11.9.09

Fixing the Sidewalks


[Markings appeared on the sidewalks, little drips of paint. Apparently there was something wrong with this slab.]


A while back these little white arrows started appearing on the sidewalks in Northeast Minneapolis. Little arrows on the concrete, little dots of white paint appearing every once in a while as you walked down the block.

These kinds of markings often crop up on the streets, some sort of mysterious code, engineering graffiti, colorful kinds of signs turning the streets into a hierogryphic palimpsest. But you rarely, almost never, see these markings on the sidewalks. Sidewalks are for chalk and hopscotch...

Then, one morning I awoke to the loudest cacophony of jackhammers and diesel and truck-backing-up-beeping and the sidewalks were gone! They'd been sawed at and chopped up and hauled away and holes appeared. You could see the sandy beach beneath the streets, the dirt and tree roots that form the real foundation for our footsteps.

The workers worked quickly, digging up and pouring concrete. It only took them a day or two to finish the few blocks that I watched.
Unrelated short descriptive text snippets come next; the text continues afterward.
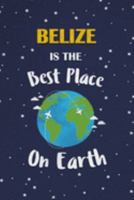 Belize Is The Best Place On Earth: Belize Souvenir Notebook 1691403849 Book Cover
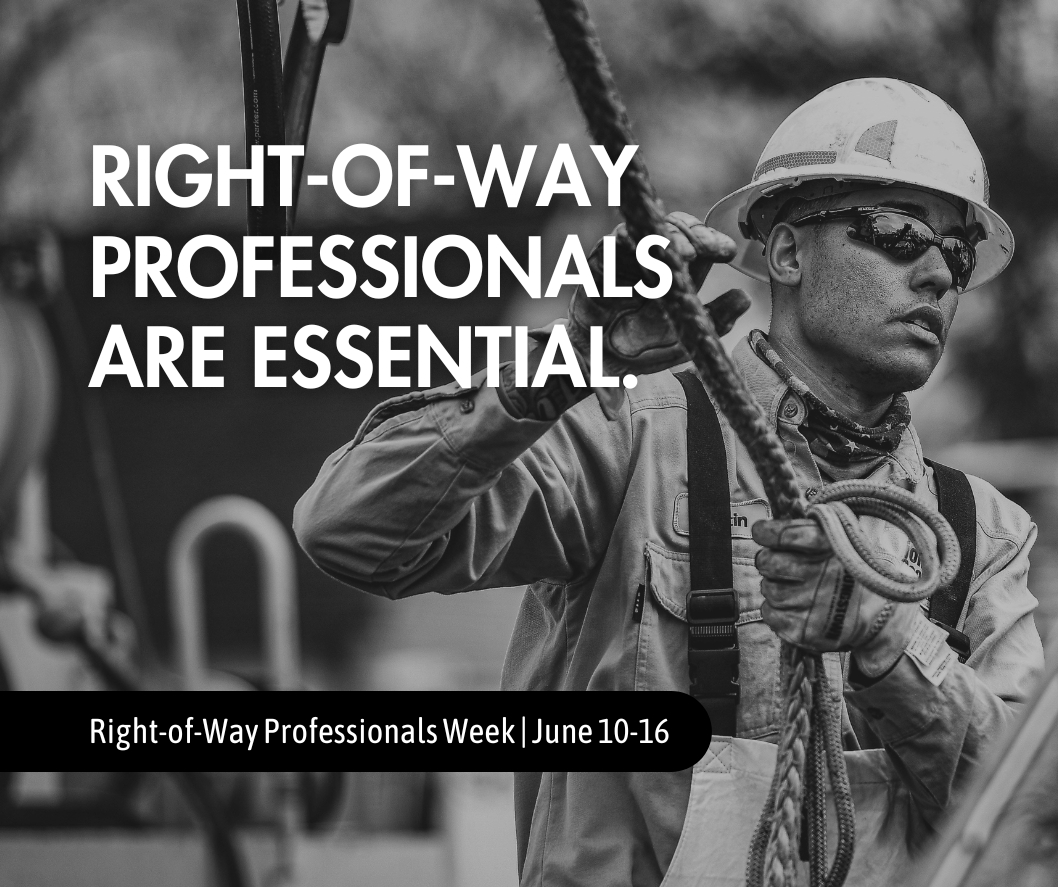 This week/June 10-16 is Right-of-Way Professionals Week! We thank the dedicated men and women who work diligently to build and maintain the essential infrastructure that connects our communities and drives progress. 💪❤️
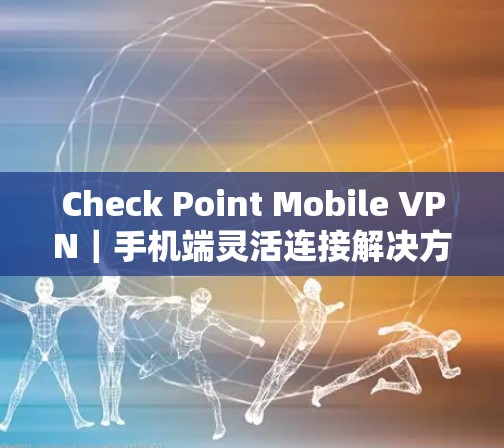 Check Point Mobile VPN｜手机端灵活连接解决方案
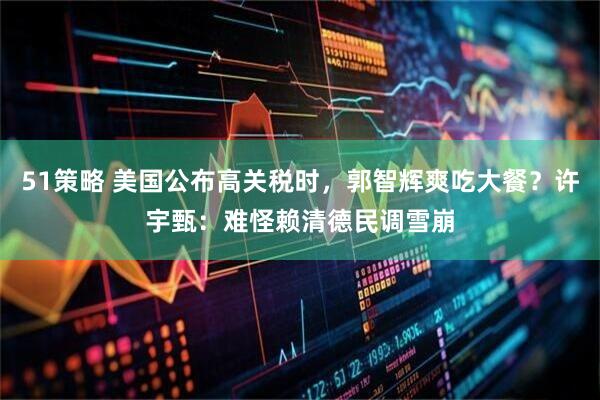51策略 美国公布高关税时，郭智辉爽吃大餐？许宇甄：难怪赖清德民调雪崩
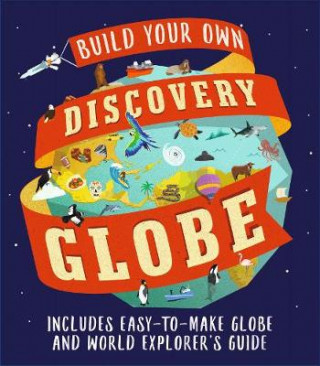 Könyv Discovery Globe: Build-Your-Own Globe Kit Leon Gray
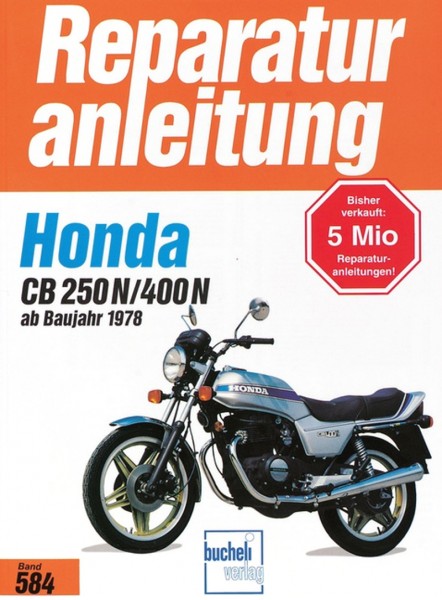 Honda CB 250 N / CB 400 N - ab Baujahr 1978 - Reparaturanleitung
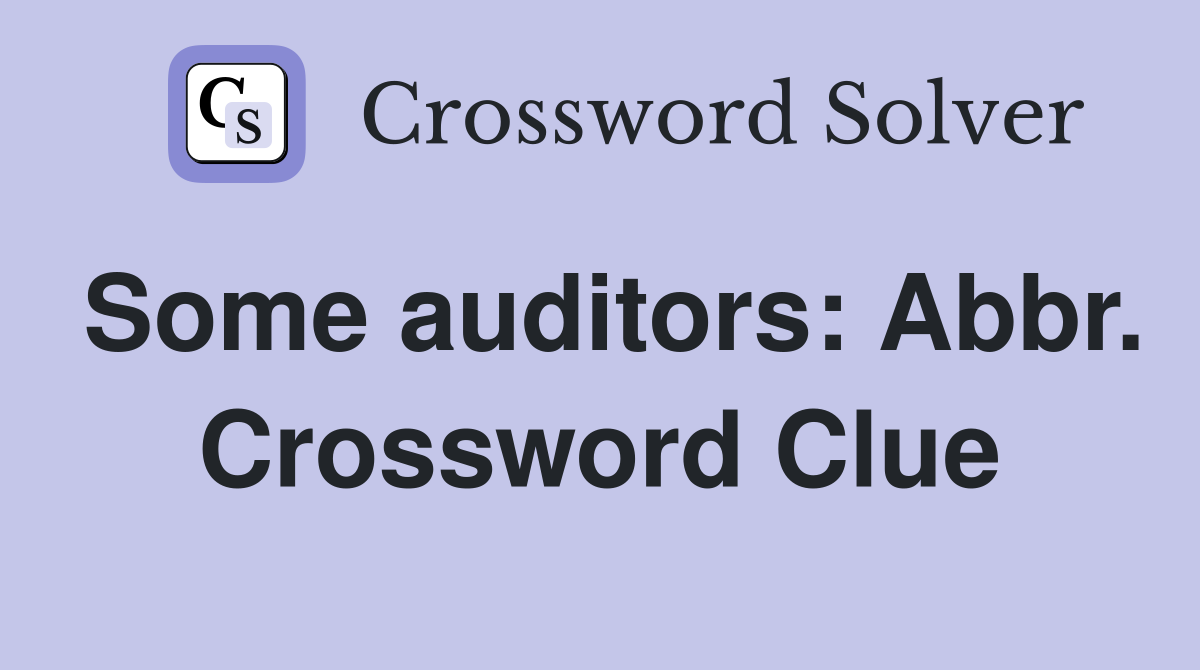 Some auditors: Abbr. Crossword Clue
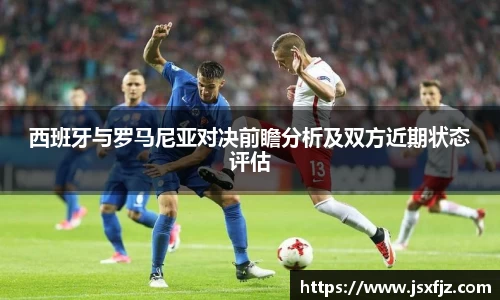 西班牙与罗马尼亚对决前瞻分析及双方近期状态评估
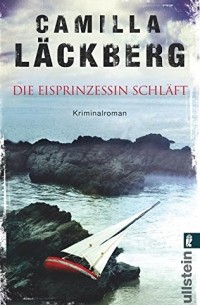 Camilla Läckberg - Die Eisprinzessin schläft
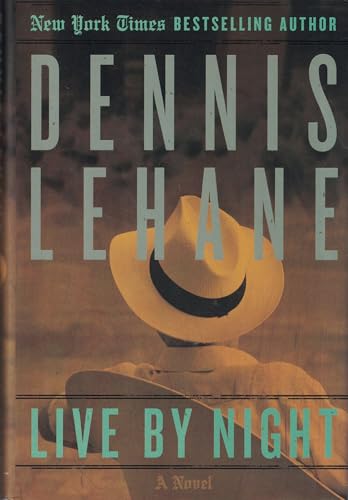 Live by Night: A Novel (Joe Coughlin Series, 1)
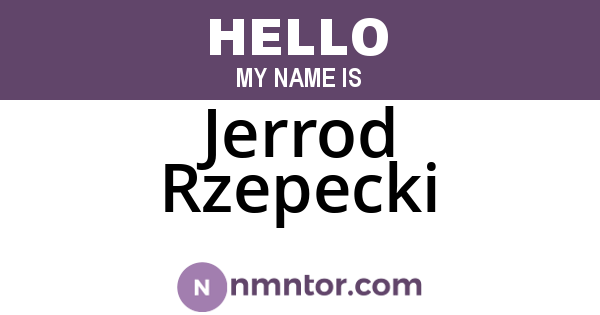 Jerrod Rzepecki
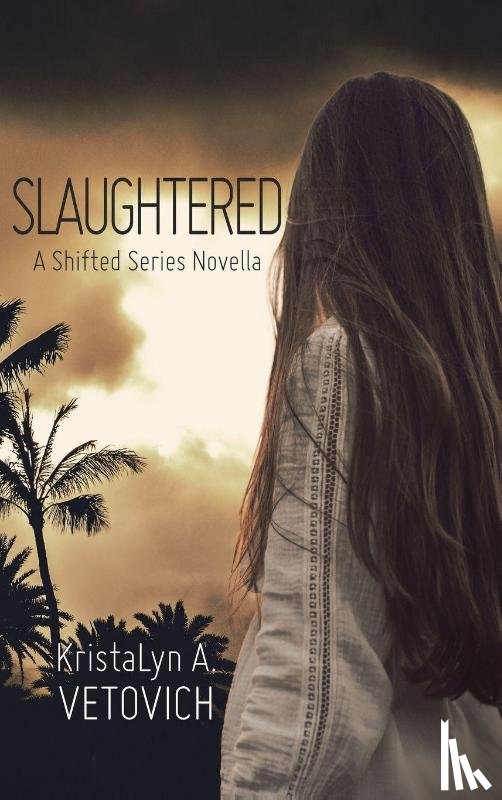 Vetovich, Kristalyn A - Slaughtered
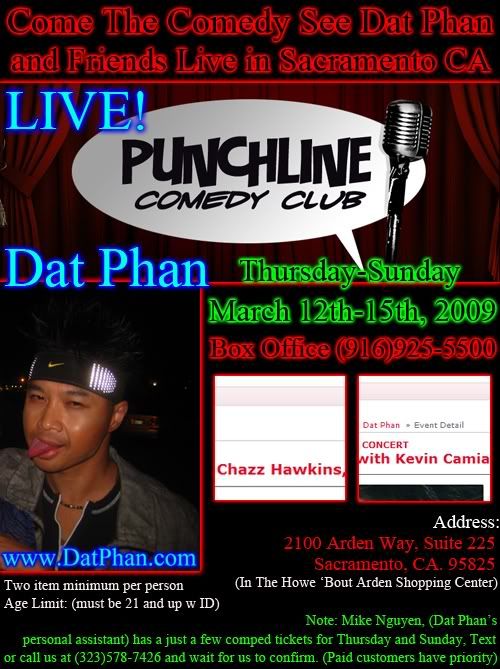  2009 at The Sacramento Punchline Comedy Club Just Call (916)925-5500 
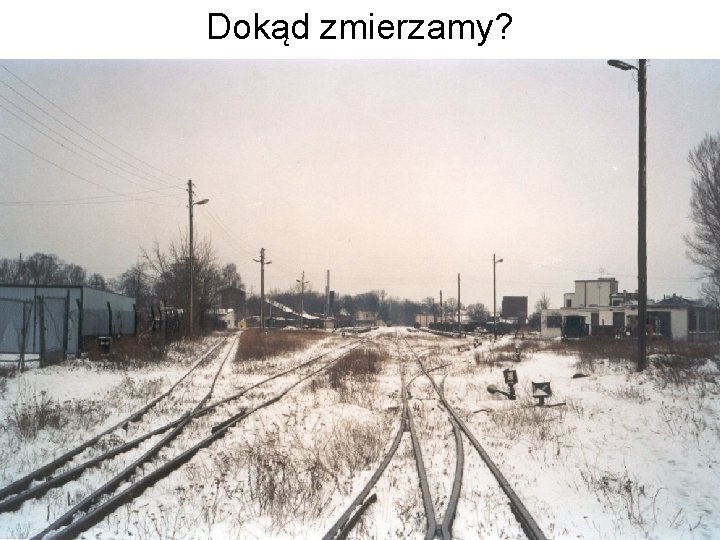 Dokąd zmierzamy? 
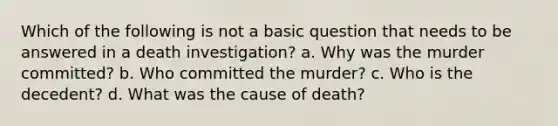 Which of the following is not a basic question that needs to be answered in a death investigation? a. Why was the murder committed? b. Who committed the murder? c. Who is the decedent? d. What was the cause of death?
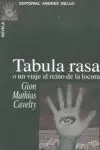 TABULA RASA O UN VIAJE AL REIN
[The dirt underneath Minneapolis sidewalks.]


[Pouring the new sidewalks.]

I can't actually find the section in the Minneapolis City Code where they talk about how large a gap there can officially be between the paving blocks. Officially, I remember reading once that the city has to keep sidewalks level to a certain degree, and every once in a while they obviously go around measuring the cracks in concrerte, and then fixing them.

I'm not sure what the assessment is, but I'm sure its expensive. Despite my concern for sidewalks, I don't actually care that much about what they actually look like. Whether or not a sidewalk is good or bad, or worth walking on, has little to do with what sort of material it is. The sidewalks of Prague are some of the best in the world, but their cobblestones are terrible for walking (or so I've heard). In my opinion, apart from disability access, there's little reason to go around spending fixing sidewalks may have risen 3/4 of an inch.

Anyway, It's interesting to see sidewalks being poured. I resisted the urge to place my hand or write my name in the wet concrete.